May I have the lines from the one containing "Standing vote fraction: 41%." to the end of the entries, returned exactly and with nothing else?
[[ Exercise inputs, beginning ]]
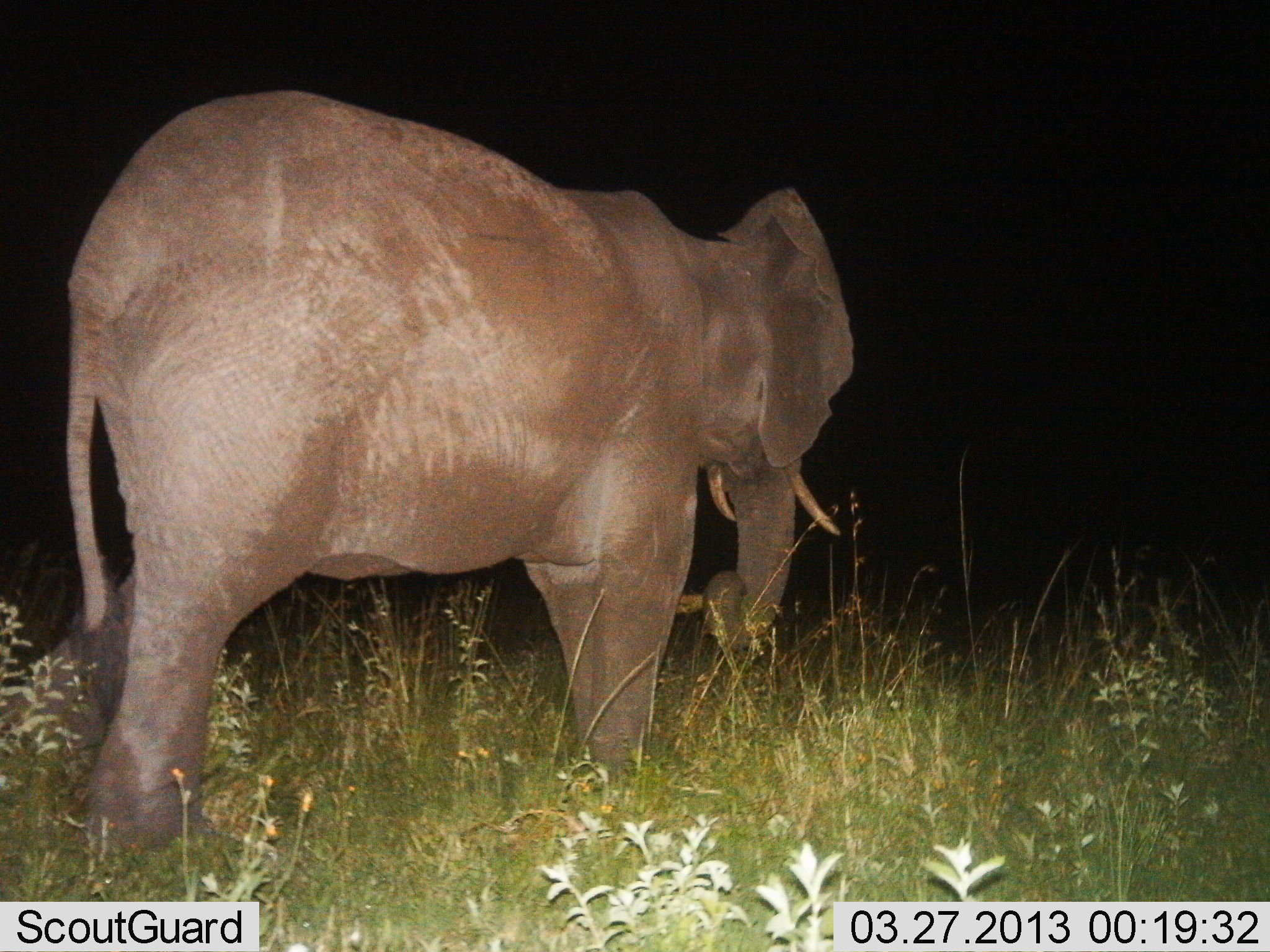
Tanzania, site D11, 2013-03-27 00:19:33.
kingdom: Animalia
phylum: Chordata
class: Mammalia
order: Proboscidea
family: Elephantidae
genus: Loxodonta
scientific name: Loxodonta africana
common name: african bush elephant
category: elephant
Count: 1.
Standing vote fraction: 41%.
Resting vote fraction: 0%.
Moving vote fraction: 47%.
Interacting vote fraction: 0%.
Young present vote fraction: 0%.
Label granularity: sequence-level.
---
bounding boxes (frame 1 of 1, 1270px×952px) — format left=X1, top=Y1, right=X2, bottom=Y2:
animal: left=2, top=89, right=858, bottom=864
[[ Exercise inputs, end ]]
=== Task solution ===
Standing vote fraction: 41%.
Resting vote fraction: 0%.
Moving vote fraction: 47%.
Interacting vote fraction: 0%.
Young present vote fraction: 0%.
Label granularity: sequence-level.
---
bounding boxes (frame 1 of 1, 1270px×952px) — format left=X1, top=Y1, right=X2, bottom=Y2:
animal: left=2, top=89, right=858, bottom=864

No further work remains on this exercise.